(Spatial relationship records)

^^^^^^^^^^^^^^^^

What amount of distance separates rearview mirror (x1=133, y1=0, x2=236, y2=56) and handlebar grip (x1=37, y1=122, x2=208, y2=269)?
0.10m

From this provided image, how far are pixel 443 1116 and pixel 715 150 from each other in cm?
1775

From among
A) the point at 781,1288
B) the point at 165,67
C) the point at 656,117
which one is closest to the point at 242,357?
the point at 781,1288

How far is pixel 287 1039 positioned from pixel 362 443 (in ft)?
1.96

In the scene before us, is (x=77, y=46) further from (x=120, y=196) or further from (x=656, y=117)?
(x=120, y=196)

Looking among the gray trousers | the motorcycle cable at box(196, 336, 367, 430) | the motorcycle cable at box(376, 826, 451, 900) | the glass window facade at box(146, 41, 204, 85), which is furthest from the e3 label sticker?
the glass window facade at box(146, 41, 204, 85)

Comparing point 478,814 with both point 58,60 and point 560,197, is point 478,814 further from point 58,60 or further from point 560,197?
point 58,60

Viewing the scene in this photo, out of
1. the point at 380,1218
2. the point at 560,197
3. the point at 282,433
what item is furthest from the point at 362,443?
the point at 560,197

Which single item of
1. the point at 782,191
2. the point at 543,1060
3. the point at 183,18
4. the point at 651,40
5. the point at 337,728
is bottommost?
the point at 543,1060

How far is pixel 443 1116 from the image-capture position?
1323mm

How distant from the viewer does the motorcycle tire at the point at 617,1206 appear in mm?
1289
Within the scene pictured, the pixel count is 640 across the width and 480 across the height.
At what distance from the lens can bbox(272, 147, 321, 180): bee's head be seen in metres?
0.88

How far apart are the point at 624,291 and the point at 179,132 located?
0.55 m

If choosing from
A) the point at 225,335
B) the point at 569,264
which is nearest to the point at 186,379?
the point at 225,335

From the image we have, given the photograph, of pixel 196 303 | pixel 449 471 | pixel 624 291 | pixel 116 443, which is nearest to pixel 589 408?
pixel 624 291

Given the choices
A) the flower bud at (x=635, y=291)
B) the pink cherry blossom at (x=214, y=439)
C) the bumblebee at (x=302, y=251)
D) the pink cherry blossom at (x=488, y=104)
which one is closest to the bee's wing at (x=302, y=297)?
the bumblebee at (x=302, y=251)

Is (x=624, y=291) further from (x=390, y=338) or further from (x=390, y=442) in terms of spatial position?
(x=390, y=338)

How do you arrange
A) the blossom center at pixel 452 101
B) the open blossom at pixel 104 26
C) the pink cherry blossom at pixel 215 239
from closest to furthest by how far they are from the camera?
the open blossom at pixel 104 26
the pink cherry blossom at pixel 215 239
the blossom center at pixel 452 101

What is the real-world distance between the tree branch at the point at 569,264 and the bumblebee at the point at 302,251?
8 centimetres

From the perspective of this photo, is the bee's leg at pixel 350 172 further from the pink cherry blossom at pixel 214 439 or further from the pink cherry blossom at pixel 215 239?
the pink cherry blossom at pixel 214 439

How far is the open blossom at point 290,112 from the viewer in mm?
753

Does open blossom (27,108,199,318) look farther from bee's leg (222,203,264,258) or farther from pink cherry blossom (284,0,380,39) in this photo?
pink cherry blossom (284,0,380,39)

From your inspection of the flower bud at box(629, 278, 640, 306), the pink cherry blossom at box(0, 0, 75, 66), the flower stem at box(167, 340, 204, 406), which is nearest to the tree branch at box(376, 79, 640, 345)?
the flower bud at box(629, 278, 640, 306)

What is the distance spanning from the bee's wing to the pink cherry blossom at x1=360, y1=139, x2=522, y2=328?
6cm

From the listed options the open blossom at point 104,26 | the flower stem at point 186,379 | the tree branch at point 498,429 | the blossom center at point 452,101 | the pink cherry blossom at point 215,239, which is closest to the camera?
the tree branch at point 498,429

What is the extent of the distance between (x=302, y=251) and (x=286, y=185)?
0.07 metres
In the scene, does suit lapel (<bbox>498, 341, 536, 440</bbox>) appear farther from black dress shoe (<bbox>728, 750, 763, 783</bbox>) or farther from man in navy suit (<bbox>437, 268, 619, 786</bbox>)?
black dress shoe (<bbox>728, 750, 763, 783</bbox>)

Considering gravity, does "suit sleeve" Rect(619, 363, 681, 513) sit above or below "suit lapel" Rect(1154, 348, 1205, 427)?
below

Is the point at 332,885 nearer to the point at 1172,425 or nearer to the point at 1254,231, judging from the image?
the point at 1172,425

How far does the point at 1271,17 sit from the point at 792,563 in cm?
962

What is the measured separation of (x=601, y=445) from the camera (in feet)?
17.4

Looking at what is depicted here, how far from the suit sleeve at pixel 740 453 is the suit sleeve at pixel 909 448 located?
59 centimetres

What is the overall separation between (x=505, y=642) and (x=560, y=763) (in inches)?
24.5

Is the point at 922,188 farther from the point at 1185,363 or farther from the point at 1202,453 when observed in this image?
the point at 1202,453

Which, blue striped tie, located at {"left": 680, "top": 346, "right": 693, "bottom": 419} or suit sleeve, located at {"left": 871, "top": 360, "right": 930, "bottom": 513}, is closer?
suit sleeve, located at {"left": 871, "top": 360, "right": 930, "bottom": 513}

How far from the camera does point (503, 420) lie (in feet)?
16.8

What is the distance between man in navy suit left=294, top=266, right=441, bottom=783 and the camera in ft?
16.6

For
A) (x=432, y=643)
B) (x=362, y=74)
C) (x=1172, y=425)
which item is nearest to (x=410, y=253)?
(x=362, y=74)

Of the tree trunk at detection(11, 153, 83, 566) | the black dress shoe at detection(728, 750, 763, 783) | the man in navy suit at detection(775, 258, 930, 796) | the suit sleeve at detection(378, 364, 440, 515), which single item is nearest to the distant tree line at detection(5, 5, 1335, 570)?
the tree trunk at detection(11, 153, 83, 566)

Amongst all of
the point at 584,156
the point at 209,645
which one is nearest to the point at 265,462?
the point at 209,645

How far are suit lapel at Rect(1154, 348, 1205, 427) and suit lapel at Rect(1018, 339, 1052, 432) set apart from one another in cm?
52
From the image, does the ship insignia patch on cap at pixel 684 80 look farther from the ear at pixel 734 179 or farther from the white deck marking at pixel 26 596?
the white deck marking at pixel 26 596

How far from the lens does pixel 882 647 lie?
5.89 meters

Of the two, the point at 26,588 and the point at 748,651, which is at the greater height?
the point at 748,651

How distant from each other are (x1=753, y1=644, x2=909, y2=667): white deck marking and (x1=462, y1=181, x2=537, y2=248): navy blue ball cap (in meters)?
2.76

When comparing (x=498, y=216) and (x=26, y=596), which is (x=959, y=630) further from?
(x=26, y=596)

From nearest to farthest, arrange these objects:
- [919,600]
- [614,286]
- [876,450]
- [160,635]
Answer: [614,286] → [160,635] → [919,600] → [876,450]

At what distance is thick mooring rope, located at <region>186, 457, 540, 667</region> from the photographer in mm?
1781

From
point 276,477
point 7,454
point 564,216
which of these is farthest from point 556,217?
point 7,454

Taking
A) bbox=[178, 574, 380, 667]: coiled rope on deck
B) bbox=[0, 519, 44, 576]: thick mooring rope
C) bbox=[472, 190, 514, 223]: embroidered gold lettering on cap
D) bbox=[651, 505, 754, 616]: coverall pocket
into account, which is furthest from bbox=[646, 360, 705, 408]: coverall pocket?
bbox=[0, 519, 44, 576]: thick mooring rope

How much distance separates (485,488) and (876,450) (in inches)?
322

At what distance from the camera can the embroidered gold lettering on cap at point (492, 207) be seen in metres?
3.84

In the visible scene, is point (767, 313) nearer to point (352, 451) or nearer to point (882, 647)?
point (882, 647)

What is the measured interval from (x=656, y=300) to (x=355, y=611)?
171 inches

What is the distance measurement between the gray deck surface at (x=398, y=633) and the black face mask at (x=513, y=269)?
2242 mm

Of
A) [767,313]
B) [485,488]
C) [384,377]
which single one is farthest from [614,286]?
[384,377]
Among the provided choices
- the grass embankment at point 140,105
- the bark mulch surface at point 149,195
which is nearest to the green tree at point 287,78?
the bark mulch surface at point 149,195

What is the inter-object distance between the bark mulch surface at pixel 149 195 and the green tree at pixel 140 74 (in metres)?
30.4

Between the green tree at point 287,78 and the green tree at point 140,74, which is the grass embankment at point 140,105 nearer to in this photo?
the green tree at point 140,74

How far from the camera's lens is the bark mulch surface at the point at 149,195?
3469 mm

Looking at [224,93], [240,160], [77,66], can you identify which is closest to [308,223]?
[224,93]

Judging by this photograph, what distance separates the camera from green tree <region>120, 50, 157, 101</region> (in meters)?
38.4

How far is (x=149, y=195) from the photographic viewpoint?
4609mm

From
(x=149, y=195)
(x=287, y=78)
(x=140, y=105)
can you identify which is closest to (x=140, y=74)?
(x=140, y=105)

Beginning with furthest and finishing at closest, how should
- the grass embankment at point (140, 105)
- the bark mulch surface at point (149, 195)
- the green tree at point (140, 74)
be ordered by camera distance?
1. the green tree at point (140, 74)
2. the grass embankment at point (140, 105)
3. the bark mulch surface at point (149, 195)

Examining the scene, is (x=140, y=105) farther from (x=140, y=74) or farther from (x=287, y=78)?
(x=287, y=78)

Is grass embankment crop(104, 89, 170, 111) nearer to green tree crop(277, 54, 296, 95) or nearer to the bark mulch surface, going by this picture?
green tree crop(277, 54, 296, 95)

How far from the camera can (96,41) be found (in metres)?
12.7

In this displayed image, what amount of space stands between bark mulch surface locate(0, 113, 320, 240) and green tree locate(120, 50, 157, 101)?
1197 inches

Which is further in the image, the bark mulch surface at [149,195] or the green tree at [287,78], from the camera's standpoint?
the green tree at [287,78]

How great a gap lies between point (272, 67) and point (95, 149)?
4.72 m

^^^^^^^^^^^^^^^^

| STATED TASK |
Reproduce the lines word for word, starting at the one holding "Is grass embankment" and ending at the final line of the material above.

| EXERCISE SOLUTION |
Is grass embankment crop(104, 89, 170, 111) nearer to green tree crop(277, 54, 296, 95) or nearer to the bark mulch surface, going by this picture?
green tree crop(277, 54, 296, 95)

How far from the camera can (96,41) be found (in metres)?
12.7

In this displayed image, what amount of space stands between bark mulch surface locate(0, 113, 320, 240) and green tree locate(120, 50, 157, 101)?
1197 inches

Which is further in the image, the bark mulch surface at [149,195] or the green tree at [287,78], from the camera's standpoint?
the green tree at [287,78]

How great a gap lies between point (272, 67) and point (95, 149)?
4.72 m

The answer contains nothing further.